## What you need to do
Render everything in the material from the line containing "Looking at the" down to the end as a Markdown table with the columns Row and Line, leaving out blank lines.

** start **

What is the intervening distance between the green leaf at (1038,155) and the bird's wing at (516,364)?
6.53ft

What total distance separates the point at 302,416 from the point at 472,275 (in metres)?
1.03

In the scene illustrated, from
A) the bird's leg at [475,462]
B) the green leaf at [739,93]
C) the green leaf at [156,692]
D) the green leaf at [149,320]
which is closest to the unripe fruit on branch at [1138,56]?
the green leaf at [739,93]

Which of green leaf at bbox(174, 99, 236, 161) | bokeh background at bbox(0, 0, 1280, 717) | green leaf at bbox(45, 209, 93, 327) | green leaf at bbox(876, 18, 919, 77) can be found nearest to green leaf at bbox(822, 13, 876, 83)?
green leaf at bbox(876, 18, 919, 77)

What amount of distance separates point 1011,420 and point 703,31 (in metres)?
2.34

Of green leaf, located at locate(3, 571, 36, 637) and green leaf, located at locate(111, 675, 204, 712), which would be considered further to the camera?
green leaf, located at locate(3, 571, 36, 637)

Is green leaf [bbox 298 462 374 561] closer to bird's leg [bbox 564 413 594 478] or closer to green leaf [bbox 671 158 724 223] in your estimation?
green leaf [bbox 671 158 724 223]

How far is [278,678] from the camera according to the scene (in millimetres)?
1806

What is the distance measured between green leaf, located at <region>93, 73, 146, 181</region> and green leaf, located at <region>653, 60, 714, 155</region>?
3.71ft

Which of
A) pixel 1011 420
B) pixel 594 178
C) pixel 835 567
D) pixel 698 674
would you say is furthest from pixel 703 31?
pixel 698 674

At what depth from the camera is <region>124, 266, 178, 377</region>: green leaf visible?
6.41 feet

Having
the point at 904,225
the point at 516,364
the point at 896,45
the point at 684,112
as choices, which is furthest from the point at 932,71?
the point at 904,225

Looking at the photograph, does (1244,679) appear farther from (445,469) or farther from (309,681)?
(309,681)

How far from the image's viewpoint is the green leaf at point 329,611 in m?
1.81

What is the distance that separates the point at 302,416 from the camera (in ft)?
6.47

** end **

## Final result
| Row | Line |
|---|---|
| 1 | Looking at the photograph, does (1244,679) appear farther from (445,469) or farther from (309,681)? |
| 2 | (309,681) |
| 3 | How far from the image's viewpoint is the green leaf at point 329,611 in m? |
| 4 | 1.81 |
| 5 | What is the distance that separates the point at 302,416 from the camera (in ft)? |
| 6 | 6.47 |